Work required: Return every line below as is, leaving out the pictures.
═══ Records provided
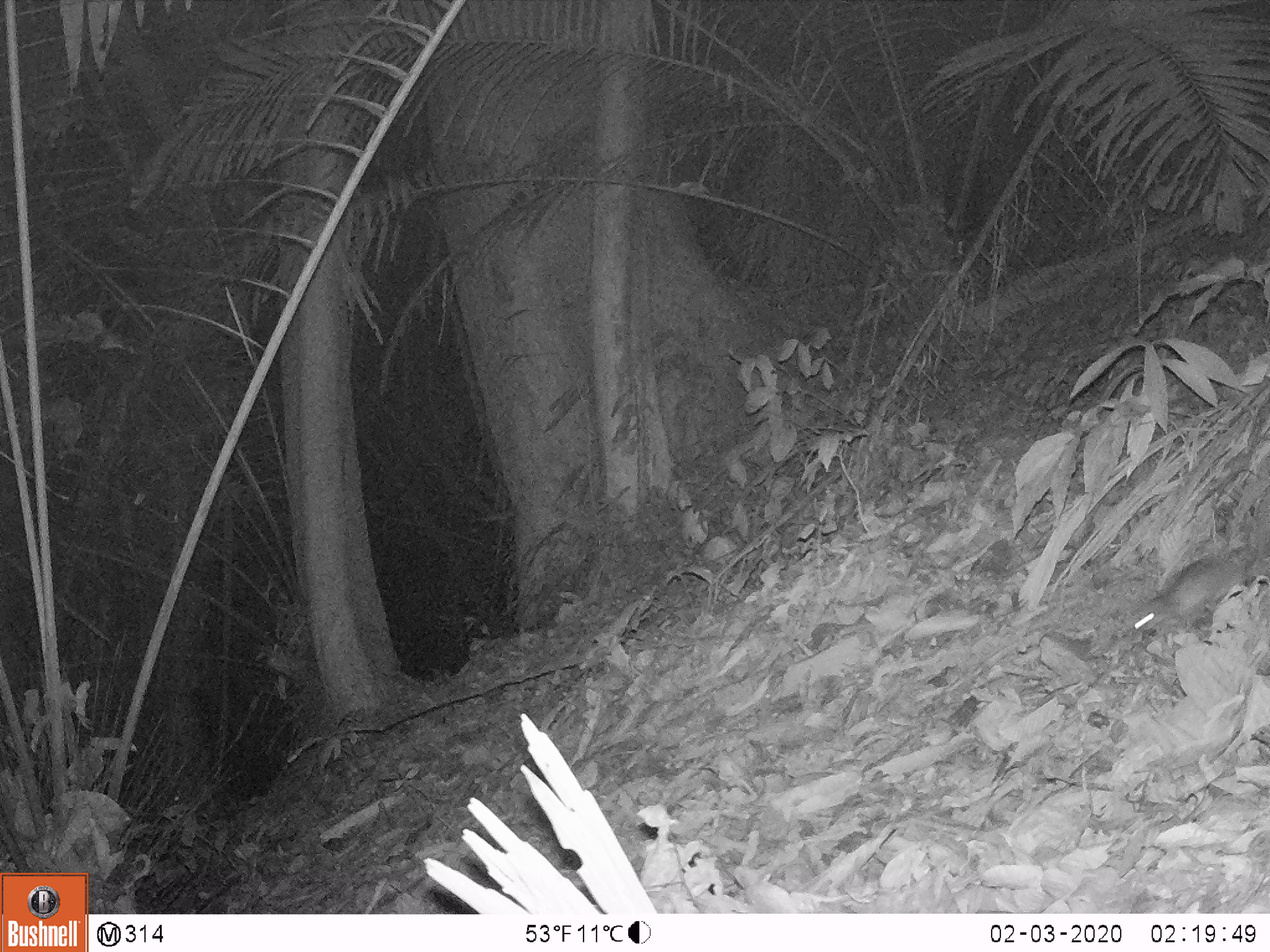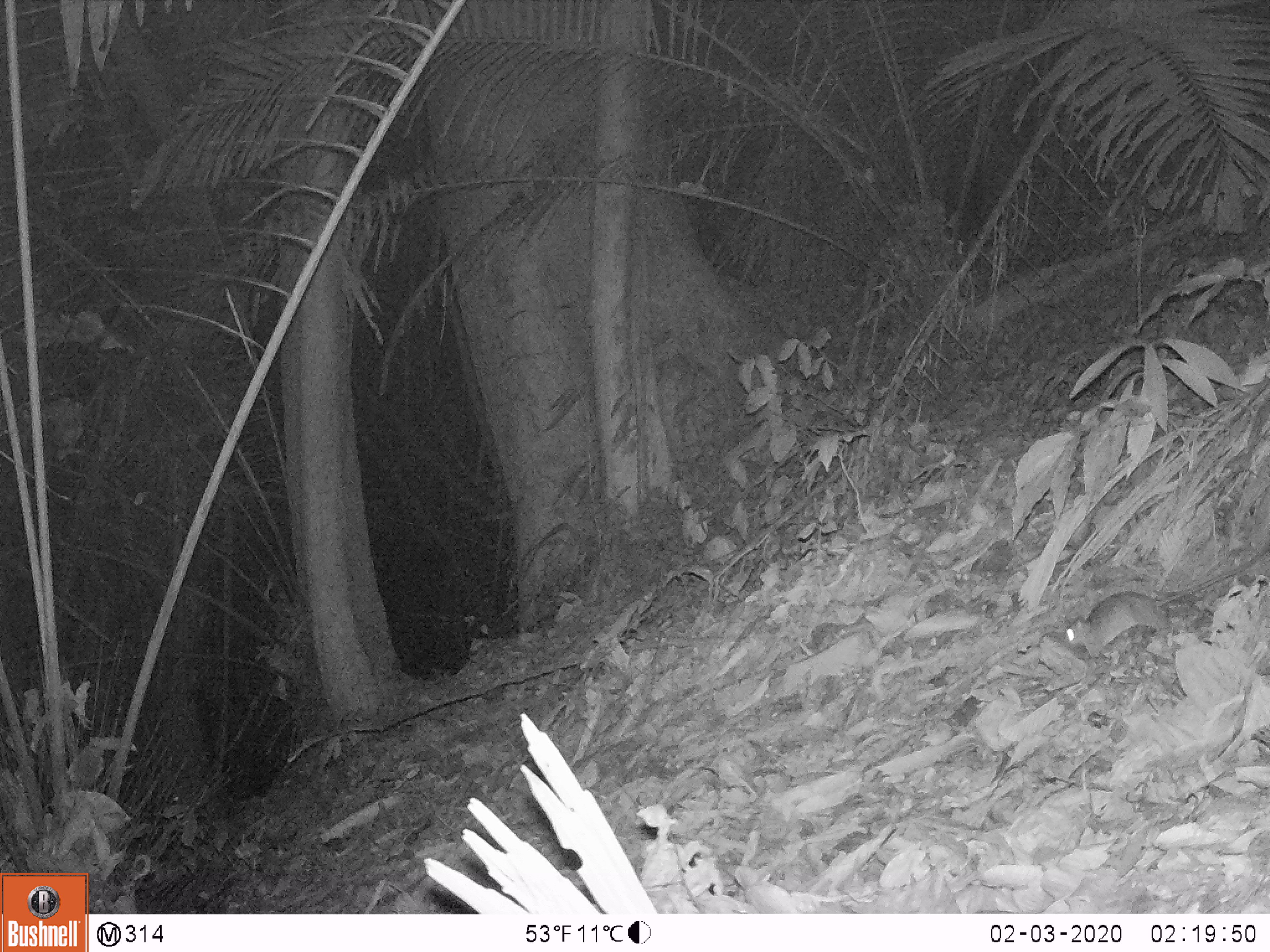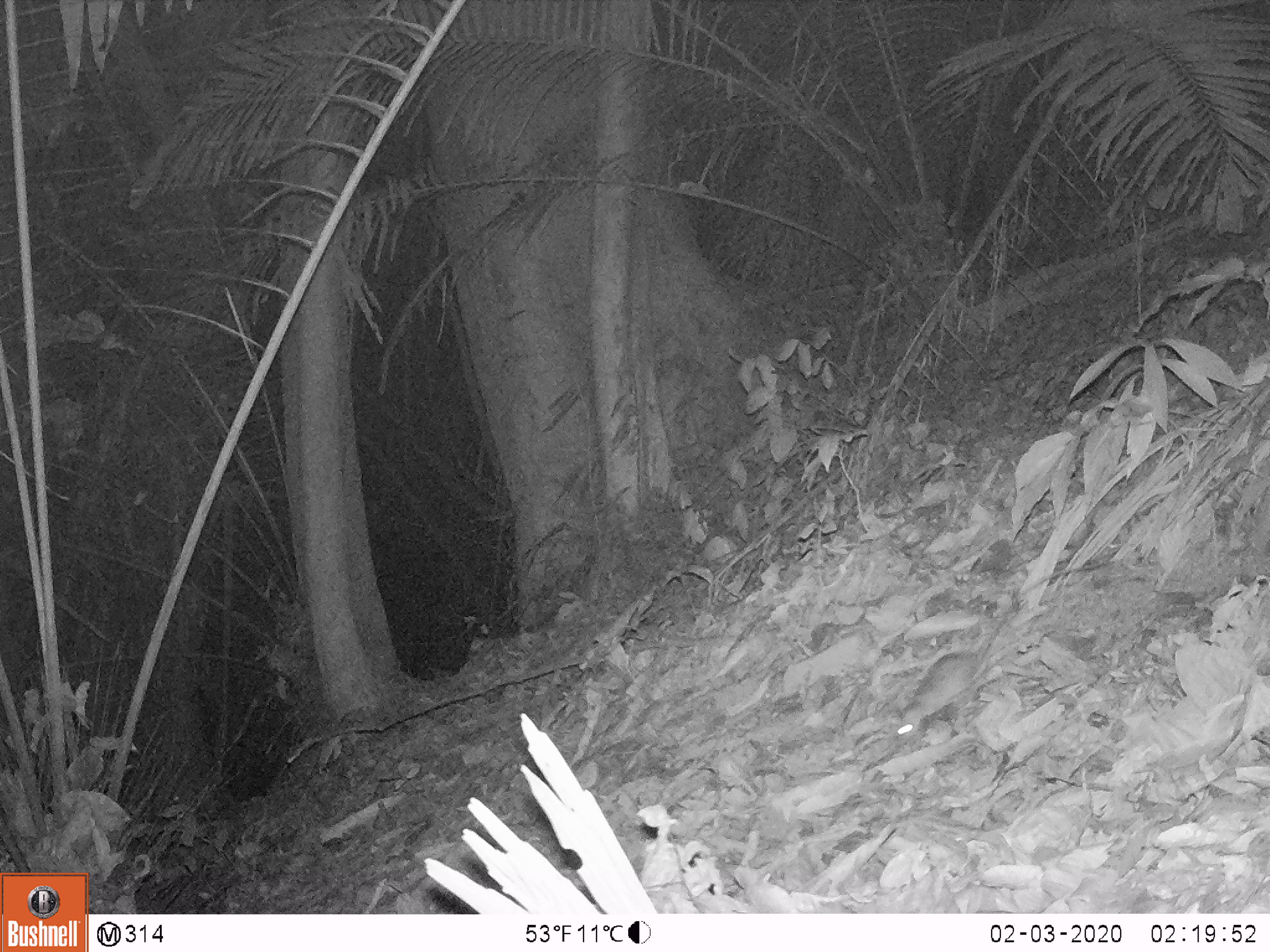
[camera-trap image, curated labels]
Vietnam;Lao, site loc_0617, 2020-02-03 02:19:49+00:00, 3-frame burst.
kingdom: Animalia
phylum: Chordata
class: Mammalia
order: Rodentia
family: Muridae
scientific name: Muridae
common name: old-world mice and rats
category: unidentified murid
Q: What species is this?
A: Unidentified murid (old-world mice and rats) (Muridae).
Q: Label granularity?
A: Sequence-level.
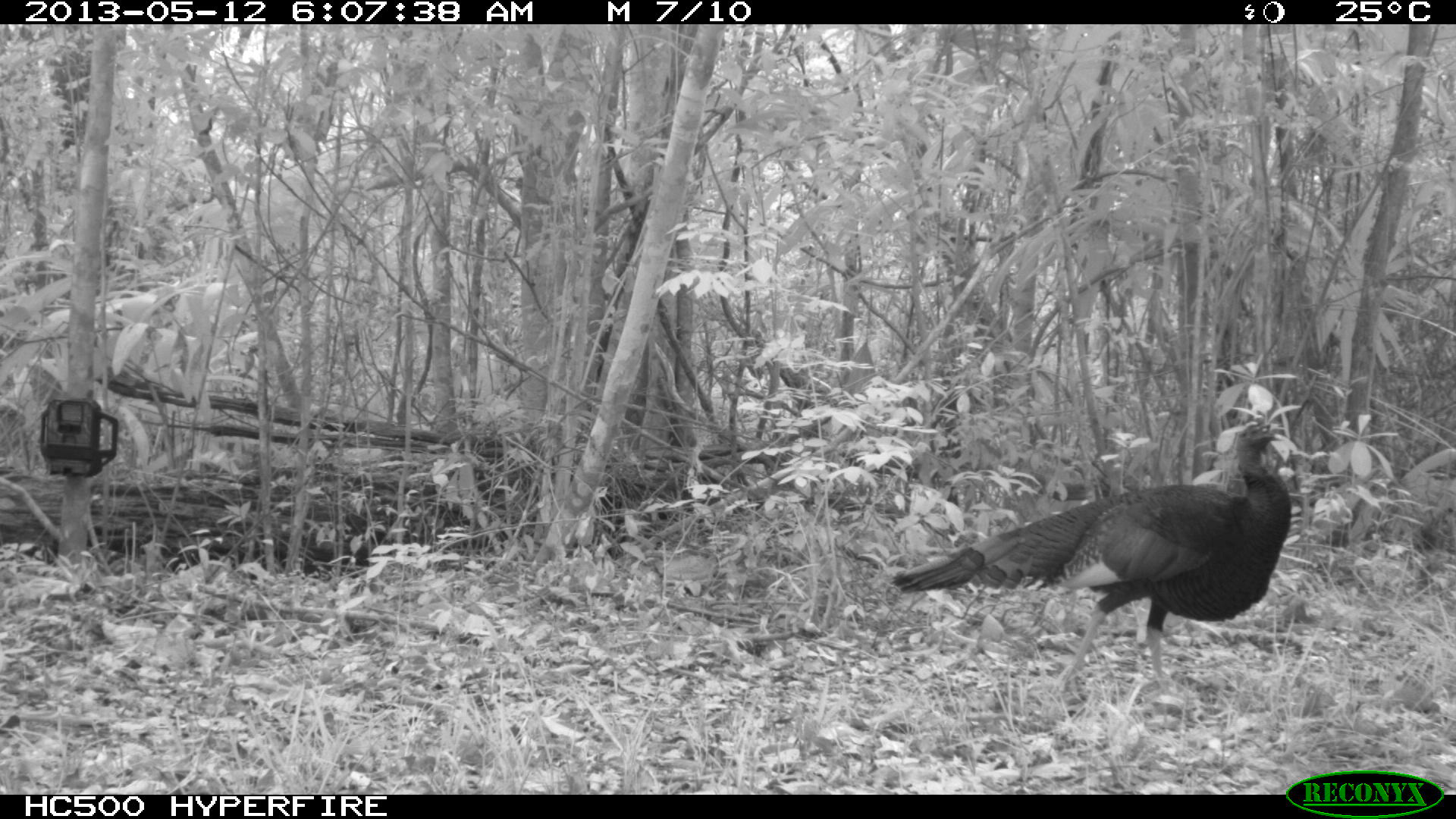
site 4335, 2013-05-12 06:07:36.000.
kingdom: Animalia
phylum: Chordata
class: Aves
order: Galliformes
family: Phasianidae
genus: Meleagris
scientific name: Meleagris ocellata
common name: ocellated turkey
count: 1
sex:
══════
Output below:
[camera-trap image, curated labels]
Vietnam;Lao, site loc_0617, 2020-02-03 02:19:49+00:00, 3-frame burst.
kingdom: Animalia
phylum: Chordata
class: Mammalia
order: Rodentia
family: Muridae
scientific name: Muridae
common name: old-world mice and rats
category: unidentified murid
Q: What species is this?
A: Unidentified murid (old-world mice and rats) (Muridae).
Q: Label granularity?
A: Sequence-level.
site 4335, 2013-05-12 06:07:36.000.
kingdom: Animalia
phylum: Chordata
class: Aves
order: Galliformes
family: Phasianidae
genus: Meleagris
scientific name: Meleagris ocellata
common name: ocellated turkey
count: 1
sex:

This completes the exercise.